Eleştirime bu replikle başlamak istedim; çünkü filmdeki en sevdiğim şey. Zeki Demirkubuz’un yeni filmi olan “Yeraltı”, insanlara olan inancını hala kaybetmek istemeyen bir adamın hayata karşı olan isyanını konu alıyor. Dostoyevski’nin “Yeraltından Notlar” romanın serbest bir uyarlaması olan film, açıkçası bana göre “Tepenin Ardı”yla beraber yılın en iyi yerli filmi. İçerdiği karakterler ve olaylarla Demirkubuz’un kişisel filmlerinden biri olarak adlandırabileceğim filmin görüntü yönetimi de bir o kadar başarılı. 45. SİYAD Ödülleri’nde yönetmen, erkek oyuncu, görüntü yönetimi dahil olmak üzere beş dalda ödül alan filmde başroldeki Engin Günaydın ise rolü için biçilmiş kaftan olduğunu her sahneye çıktığında gösteriyor.

Gündelik hayatından iyice sıkılmış, yaptığı işlerden zevk alamaz duruma gelmiş Muharrem, ikiyüzlü, nankör, yalaka ve samimiyetsiz çevresinden iyice bunalmış haldedir.
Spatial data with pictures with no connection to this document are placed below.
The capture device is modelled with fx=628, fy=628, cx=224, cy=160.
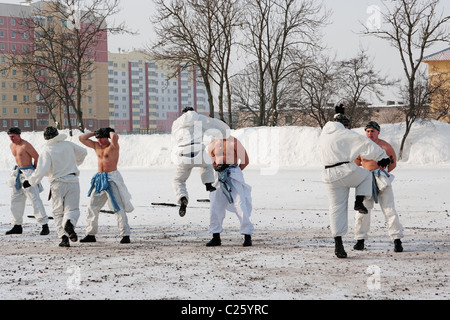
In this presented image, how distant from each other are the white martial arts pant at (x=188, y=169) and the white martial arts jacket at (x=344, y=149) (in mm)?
2523

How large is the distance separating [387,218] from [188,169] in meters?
3.53

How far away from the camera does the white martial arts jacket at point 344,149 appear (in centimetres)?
789

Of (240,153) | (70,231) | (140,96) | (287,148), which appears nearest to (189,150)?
(240,153)

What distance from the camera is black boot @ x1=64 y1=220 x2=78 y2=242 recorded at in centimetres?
889

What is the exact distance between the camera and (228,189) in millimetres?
9156

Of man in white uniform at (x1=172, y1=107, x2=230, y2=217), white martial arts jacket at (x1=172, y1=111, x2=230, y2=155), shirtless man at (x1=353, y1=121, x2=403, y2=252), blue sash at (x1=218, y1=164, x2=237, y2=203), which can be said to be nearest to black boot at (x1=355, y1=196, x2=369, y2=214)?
shirtless man at (x1=353, y1=121, x2=403, y2=252)

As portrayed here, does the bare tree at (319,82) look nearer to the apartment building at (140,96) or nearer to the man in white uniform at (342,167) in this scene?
the man in white uniform at (342,167)

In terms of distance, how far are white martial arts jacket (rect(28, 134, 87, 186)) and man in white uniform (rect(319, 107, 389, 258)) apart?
387 cm

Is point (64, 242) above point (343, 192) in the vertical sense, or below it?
below

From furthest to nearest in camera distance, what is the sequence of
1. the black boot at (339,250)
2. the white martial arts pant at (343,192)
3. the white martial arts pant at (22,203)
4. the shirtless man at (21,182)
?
the shirtless man at (21,182) < the white martial arts pant at (22,203) < the white martial arts pant at (343,192) < the black boot at (339,250)

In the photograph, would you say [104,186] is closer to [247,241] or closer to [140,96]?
[247,241]

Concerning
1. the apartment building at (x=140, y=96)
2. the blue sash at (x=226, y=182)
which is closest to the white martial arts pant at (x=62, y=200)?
the blue sash at (x=226, y=182)

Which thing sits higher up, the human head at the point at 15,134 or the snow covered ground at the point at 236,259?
the human head at the point at 15,134

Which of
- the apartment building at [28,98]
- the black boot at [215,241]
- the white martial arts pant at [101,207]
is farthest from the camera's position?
the apartment building at [28,98]
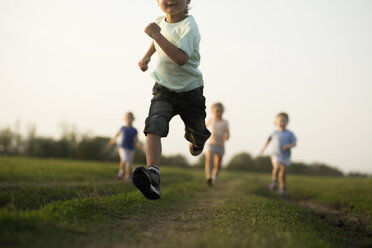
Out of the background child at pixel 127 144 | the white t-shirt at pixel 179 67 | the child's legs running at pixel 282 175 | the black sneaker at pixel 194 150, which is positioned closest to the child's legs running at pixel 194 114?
the white t-shirt at pixel 179 67

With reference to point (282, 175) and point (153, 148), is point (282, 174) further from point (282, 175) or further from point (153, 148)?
point (153, 148)

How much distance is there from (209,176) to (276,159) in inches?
108

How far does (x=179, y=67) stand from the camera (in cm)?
433

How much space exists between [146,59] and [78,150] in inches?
2027

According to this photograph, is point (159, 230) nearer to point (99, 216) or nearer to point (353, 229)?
point (99, 216)

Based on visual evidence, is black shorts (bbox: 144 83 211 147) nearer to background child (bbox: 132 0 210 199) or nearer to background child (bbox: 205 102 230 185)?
background child (bbox: 132 0 210 199)

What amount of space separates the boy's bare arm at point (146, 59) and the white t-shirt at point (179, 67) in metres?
0.23

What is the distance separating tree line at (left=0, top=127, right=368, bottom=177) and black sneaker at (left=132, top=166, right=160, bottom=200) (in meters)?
43.2

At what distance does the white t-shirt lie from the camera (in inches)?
164

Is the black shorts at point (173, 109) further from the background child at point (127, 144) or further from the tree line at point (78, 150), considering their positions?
the tree line at point (78, 150)

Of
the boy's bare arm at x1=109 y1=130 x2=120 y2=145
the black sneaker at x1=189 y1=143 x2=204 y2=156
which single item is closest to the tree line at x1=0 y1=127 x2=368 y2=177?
the boy's bare arm at x1=109 y1=130 x2=120 y2=145

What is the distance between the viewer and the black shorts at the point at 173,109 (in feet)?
13.7

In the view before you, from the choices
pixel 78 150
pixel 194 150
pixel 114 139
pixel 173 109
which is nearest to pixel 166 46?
pixel 173 109

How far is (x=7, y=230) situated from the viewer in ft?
8.03
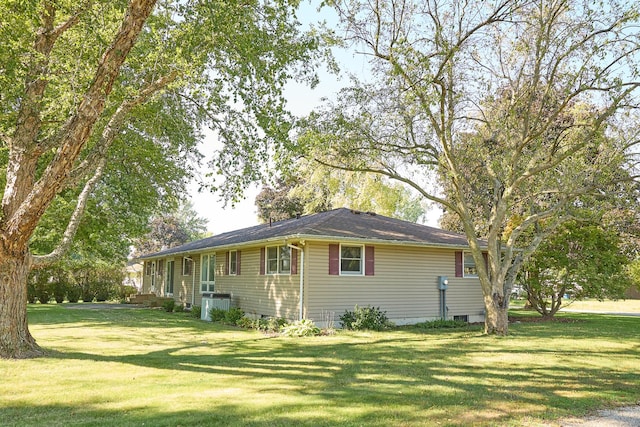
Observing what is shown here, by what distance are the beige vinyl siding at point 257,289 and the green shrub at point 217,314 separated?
74 cm

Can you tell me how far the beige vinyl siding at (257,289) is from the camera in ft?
46.2

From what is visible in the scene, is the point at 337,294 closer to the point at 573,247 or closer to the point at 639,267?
the point at 573,247

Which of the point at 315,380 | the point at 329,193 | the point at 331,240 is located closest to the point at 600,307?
the point at 329,193

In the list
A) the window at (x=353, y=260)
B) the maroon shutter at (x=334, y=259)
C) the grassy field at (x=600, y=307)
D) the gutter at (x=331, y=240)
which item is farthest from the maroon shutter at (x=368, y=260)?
the grassy field at (x=600, y=307)

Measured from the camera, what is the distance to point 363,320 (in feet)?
44.9

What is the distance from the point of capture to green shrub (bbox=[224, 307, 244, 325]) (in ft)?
50.9

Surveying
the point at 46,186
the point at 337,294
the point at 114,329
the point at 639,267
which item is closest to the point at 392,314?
the point at 337,294

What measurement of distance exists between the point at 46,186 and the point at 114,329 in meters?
6.88

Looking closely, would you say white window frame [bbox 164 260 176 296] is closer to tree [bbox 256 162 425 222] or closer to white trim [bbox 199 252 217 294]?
white trim [bbox 199 252 217 294]

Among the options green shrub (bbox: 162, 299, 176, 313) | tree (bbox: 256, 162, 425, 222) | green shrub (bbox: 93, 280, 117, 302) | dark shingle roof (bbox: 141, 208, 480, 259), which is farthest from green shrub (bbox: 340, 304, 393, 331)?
green shrub (bbox: 93, 280, 117, 302)

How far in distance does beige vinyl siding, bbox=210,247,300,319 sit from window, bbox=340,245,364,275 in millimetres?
1521

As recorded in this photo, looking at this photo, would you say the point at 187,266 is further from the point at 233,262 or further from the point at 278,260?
the point at 278,260

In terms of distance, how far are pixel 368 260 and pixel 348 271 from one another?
2.38 feet

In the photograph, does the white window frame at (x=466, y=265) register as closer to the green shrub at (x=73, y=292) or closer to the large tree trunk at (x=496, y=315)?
the large tree trunk at (x=496, y=315)
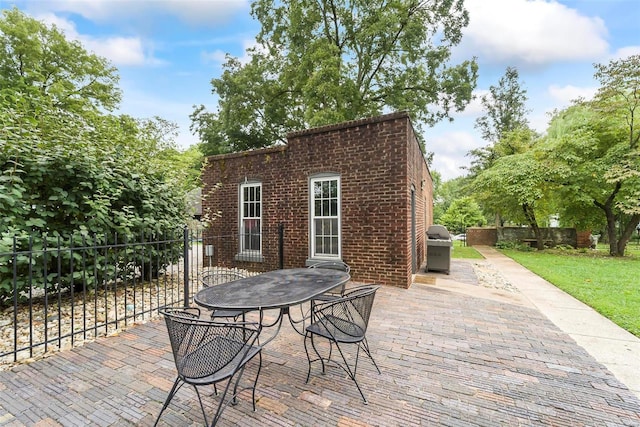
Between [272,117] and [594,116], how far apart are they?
1550cm

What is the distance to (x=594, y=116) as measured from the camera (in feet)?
40.2

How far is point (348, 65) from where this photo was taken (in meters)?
14.2

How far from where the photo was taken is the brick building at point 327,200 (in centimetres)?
603

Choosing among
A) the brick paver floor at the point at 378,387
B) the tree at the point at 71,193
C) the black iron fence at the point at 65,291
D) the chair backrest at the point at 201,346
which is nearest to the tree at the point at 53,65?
the tree at the point at 71,193

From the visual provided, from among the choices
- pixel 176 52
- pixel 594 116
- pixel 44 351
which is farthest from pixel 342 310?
pixel 594 116

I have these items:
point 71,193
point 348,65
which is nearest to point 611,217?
point 348,65

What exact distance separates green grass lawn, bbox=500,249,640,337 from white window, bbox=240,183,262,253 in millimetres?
7398

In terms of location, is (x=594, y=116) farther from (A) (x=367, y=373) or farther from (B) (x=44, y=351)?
(B) (x=44, y=351)

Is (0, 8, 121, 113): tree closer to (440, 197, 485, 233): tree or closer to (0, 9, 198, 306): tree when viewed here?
(0, 9, 198, 306): tree

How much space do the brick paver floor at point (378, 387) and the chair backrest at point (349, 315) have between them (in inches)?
17.7

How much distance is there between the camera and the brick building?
6.03 metres

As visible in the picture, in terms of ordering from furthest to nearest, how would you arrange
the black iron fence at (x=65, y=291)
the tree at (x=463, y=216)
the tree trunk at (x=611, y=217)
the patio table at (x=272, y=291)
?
the tree at (x=463, y=216), the tree trunk at (x=611, y=217), the black iron fence at (x=65, y=291), the patio table at (x=272, y=291)

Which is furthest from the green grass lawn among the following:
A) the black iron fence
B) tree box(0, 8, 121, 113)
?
tree box(0, 8, 121, 113)

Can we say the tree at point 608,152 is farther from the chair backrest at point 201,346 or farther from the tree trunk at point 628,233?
the chair backrest at point 201,346
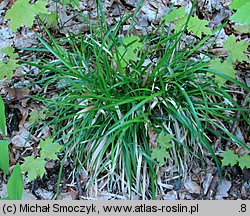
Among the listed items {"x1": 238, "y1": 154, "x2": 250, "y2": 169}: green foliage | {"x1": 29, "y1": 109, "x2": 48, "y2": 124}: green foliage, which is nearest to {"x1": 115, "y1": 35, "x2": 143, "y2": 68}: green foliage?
{"x1": 29, "y1": 109, "x2": 48, "y2": 124}: green foliage

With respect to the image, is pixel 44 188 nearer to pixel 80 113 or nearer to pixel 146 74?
pixel 80 113

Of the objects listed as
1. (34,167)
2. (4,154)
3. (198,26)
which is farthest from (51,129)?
(198,26)

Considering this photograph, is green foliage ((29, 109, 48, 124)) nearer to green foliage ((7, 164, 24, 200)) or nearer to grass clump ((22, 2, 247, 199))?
grass clump ((22, 2, 247, 199))

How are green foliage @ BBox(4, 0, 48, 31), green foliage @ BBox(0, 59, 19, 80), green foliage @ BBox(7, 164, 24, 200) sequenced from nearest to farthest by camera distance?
green foliage @ BBox(7, 164, 24, 200)
green foliage @ BBox(4, 0, 48, 31)
green foliage @ BBox(0, 59, 19, 80)

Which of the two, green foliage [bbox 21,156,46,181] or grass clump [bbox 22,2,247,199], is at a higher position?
grass clump [bbox 22,2,247,199]

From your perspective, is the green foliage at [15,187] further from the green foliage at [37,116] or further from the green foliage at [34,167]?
the green foliage at [37,116]

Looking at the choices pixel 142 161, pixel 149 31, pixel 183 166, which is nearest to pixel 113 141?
pixel 142 161

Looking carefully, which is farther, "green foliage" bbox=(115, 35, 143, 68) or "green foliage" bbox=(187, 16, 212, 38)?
"green foliage" bbox=(187, 16, 212, 38)

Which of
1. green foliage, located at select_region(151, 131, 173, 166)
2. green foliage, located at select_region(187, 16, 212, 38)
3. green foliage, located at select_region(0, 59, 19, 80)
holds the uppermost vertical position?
green foliage, located at select_region(187, 16, 212, 38)
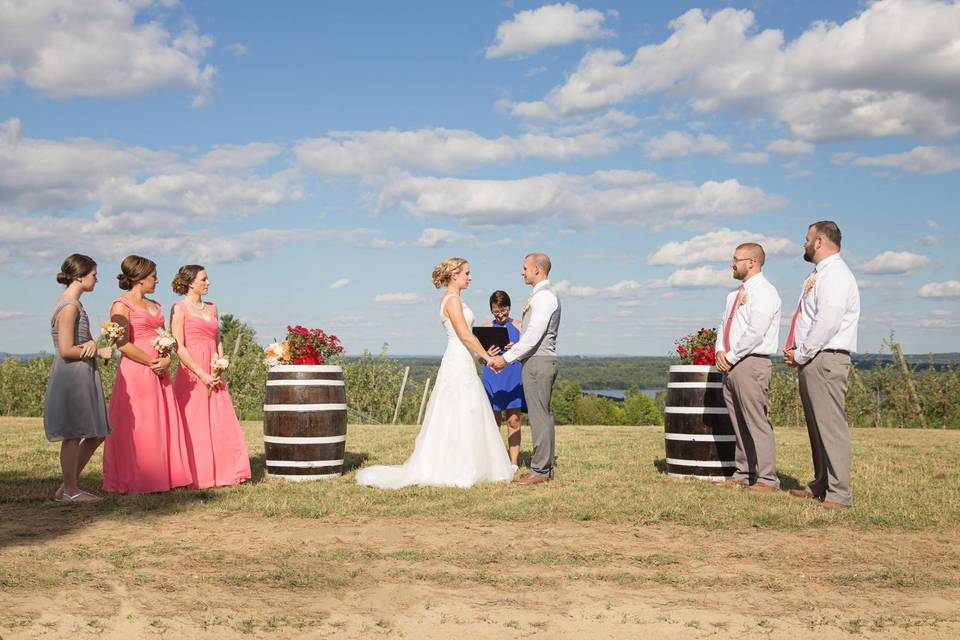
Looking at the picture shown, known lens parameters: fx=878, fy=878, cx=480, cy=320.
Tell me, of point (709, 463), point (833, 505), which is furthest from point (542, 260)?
point (833, 505)

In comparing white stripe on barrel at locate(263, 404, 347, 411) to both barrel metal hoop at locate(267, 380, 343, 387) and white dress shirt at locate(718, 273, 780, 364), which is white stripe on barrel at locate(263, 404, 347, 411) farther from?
white dress shirt at locate(718, 273, 780, 364)

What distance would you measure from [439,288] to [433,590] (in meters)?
4.94

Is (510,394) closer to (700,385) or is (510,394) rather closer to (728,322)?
(700,385)

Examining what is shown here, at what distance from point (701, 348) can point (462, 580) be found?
514 cm

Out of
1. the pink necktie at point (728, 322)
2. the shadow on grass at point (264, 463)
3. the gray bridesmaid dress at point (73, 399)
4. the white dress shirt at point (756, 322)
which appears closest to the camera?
the gray bridesmaid dress at point (73, 399)

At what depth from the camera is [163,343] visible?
28.9 feet

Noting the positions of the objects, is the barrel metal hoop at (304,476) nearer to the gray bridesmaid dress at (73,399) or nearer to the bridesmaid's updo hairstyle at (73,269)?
the gray bridesmaid dress at (73,399)

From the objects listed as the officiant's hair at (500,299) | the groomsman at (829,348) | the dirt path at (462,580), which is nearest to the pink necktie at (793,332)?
the groomsman at (829,348)

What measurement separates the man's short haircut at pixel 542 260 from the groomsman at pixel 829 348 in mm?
2721

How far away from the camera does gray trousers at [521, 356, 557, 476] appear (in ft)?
30.5

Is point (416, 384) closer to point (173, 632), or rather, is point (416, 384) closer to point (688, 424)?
point (688, 424)

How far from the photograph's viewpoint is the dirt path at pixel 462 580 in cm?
463

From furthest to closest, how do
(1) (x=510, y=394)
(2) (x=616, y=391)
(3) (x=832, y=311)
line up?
(2) (x=616, y=391), (1) (x=510, y=394), (3) (x=832, y=311)

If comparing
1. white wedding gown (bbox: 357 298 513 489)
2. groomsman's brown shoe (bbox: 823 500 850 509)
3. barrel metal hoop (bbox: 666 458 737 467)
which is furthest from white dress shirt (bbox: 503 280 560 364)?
groomsman's brown shoe (bbox: 823 500 850 509)
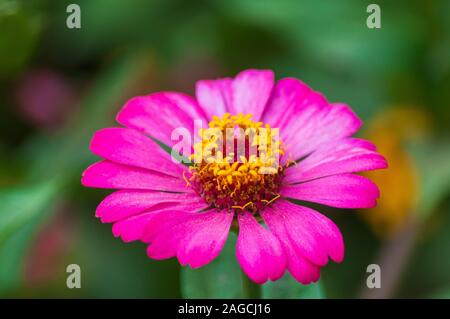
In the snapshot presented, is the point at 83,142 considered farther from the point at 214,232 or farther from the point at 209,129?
the point at 214,232

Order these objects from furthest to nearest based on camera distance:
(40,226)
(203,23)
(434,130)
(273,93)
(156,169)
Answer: (203,23), (434,130), (40,226), (273,93), (156,169)

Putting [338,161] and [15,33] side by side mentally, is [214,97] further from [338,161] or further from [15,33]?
[15,33]

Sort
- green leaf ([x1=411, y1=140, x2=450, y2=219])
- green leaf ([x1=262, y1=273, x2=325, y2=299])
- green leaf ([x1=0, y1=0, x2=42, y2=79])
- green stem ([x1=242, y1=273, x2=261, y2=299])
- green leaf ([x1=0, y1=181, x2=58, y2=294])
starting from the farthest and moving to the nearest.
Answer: green leaf ([x1=411, y1=140, x2=450, y2=219]) → green leaf ([x1=0, y1=0, x2=42, y2=79]) → green leaf ([x1=0, y1=181, x2=58, y2=294]) → green leaf ([x1=262, y1=273, x2=325, y2=299]) → green stem ([x1=242, y1=273, x2=261, y2=299])

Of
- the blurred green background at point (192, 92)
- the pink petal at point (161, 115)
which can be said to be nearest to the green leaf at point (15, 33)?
the blurred green background at point (192, 92)

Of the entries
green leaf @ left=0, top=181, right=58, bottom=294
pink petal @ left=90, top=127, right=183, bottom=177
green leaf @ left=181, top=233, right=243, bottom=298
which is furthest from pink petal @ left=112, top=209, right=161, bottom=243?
green leaf @ left=0, top=181, right=58, bottom=294

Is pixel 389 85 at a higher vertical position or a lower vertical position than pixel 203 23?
lower

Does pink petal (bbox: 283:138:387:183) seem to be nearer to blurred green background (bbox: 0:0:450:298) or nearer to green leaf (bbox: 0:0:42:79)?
blurred green background (bbox: 0:0:450:298)
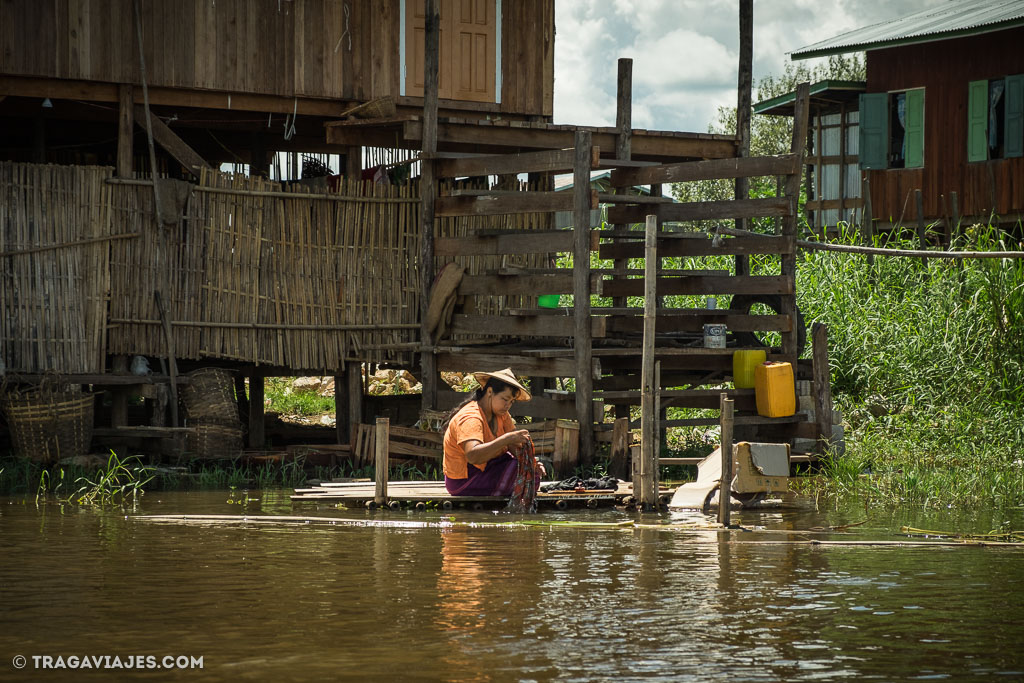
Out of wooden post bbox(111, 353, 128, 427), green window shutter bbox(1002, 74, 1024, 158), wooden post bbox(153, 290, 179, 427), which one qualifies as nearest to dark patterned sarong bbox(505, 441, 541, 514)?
wooden post bbox(153, 290, 179, 427)

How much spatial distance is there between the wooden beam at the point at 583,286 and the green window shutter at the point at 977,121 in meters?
11.4

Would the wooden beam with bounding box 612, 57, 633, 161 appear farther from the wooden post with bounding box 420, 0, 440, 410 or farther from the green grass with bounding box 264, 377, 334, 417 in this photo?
the green grass with bounding box 264, 377, 334, 417

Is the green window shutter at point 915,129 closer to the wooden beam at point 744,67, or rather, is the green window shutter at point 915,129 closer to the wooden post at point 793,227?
the wooden beam at point 744,67

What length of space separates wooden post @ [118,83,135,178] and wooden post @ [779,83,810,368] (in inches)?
281

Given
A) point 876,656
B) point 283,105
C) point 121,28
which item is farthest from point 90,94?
point 876,656

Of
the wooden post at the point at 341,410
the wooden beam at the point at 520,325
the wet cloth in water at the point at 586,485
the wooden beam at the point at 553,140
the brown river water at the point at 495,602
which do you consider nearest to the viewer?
the brown river water at the point at 495,602

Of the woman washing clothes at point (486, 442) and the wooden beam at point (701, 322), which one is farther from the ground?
the wooden beam at point (701, 322)

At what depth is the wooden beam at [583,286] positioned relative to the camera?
12.6m

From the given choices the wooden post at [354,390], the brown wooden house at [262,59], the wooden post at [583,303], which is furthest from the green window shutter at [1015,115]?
the wooden post at [354,390]

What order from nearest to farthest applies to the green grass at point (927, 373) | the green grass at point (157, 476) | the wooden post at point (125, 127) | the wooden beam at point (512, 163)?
1. the green grass at point (927, 373)
2. the green grass at point (157, 476)
3. the wooden beam at point (512, 163)
4. the wooden post at point (125, 127)

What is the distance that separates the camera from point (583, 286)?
12688mm

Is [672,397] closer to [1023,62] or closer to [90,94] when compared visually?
[90,94]

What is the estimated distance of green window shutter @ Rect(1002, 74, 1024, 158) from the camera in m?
20.7

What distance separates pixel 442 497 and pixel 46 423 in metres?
4.74
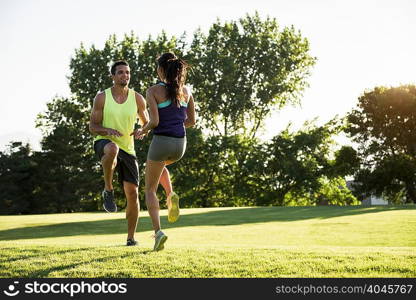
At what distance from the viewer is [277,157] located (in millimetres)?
39000

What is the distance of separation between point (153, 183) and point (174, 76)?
1455 mm

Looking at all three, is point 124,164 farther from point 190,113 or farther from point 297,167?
point 297,167

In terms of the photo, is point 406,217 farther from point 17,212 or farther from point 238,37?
point 17,212

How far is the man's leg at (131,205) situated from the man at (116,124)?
17 centimetres

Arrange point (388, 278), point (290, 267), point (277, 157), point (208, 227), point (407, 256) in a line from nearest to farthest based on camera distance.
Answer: point (388, 278)
point (290, 267)
point (407, 256)
point (208, 227)
point (277, 157)

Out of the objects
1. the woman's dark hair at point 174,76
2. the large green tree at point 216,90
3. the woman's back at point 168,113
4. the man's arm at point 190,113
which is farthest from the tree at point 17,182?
the woman's dark hair at point 174,76

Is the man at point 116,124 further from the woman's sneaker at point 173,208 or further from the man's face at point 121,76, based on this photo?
the woman's sneaker at point 173,208

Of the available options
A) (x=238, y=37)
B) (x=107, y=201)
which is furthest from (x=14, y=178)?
(x=107, y=201)

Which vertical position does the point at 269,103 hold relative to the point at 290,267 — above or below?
above

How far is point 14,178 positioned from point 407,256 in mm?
45076

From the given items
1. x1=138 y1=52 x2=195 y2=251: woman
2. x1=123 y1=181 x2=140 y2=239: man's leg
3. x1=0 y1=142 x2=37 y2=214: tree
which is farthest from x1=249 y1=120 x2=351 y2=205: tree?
x1=138 y1=52 x2=195 y2=251: woman

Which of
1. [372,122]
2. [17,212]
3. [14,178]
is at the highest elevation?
[372,122]

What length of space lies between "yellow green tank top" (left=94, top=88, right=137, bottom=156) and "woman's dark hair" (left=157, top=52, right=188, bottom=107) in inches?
40.7

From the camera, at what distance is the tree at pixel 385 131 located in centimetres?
3891
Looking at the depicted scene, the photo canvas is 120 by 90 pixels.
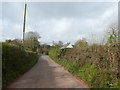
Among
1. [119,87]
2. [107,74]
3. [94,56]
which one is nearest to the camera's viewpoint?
[119,87]

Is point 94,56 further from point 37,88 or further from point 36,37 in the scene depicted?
point 36,37

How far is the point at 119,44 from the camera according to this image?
11477mm

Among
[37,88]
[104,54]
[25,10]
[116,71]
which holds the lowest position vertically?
[37,88]

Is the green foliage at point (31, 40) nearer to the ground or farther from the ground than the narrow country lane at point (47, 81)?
farther from the ground

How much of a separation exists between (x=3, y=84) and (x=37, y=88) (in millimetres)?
1711

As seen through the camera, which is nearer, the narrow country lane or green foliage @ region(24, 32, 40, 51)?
the narrow country lane

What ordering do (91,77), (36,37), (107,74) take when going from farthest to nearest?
(36,37)
(91,77)
(107,74)

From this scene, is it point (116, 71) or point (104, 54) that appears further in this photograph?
point (104, 54)

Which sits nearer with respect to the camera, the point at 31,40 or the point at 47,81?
the point at 47,81

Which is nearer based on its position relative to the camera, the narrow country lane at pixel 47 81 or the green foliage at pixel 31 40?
the narrow country lane at pixel 47 81

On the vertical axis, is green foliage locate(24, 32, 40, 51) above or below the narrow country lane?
above

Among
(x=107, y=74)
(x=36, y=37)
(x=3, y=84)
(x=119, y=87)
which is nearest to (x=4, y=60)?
(x=3, y=84)

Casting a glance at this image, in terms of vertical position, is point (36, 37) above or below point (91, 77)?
above

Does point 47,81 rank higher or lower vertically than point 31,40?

Ne zaman biri için iyi bir şey yapmaya kalksa karşılığında aldığı cevap beklediği gibi olmamakla beraber ters tepmektedir. Başta arkadaş dediği kişiler olmak üzere sabahları ona gelen temizlikçinin bile Muharrem’in fikirlerinden yardım alıp ona karşı kullanması Muharrem’i artık isyana itmektedir. Muharrem çevresindeki insanların gözünde aynı yer altında yetişen, enerji kaynağı ve lezzetli bir patatese dönüştüğünü düşünmeye başlamıştır. Yani kısaca patates nasıl nişasta deposuysa, Muharrem de fikir deposudur ve herkes ondan yararlanmaktadır. Fakat atıldığında camı kıracak kadar ölümcül bir araca da dönüşebileceğini de kimse bilmiyordur. Muharrem’in fikirlerini çalan arkadaşının kutlama yemeğine çağrılmamasına rağmen kendini zorla davet ettirmesi karakterin aslında ne kadar yalnız olduğunun başka bir göstergesidir. Davet saatinin değişmiş olmasının haber verilmemesiyle başlayan isyanların tavana vurması ise uzak değildir. Muharrem kısaca herkesin kendini mağdur olarak gördüğü bu dünyadaki bir yansımasıdır aslında.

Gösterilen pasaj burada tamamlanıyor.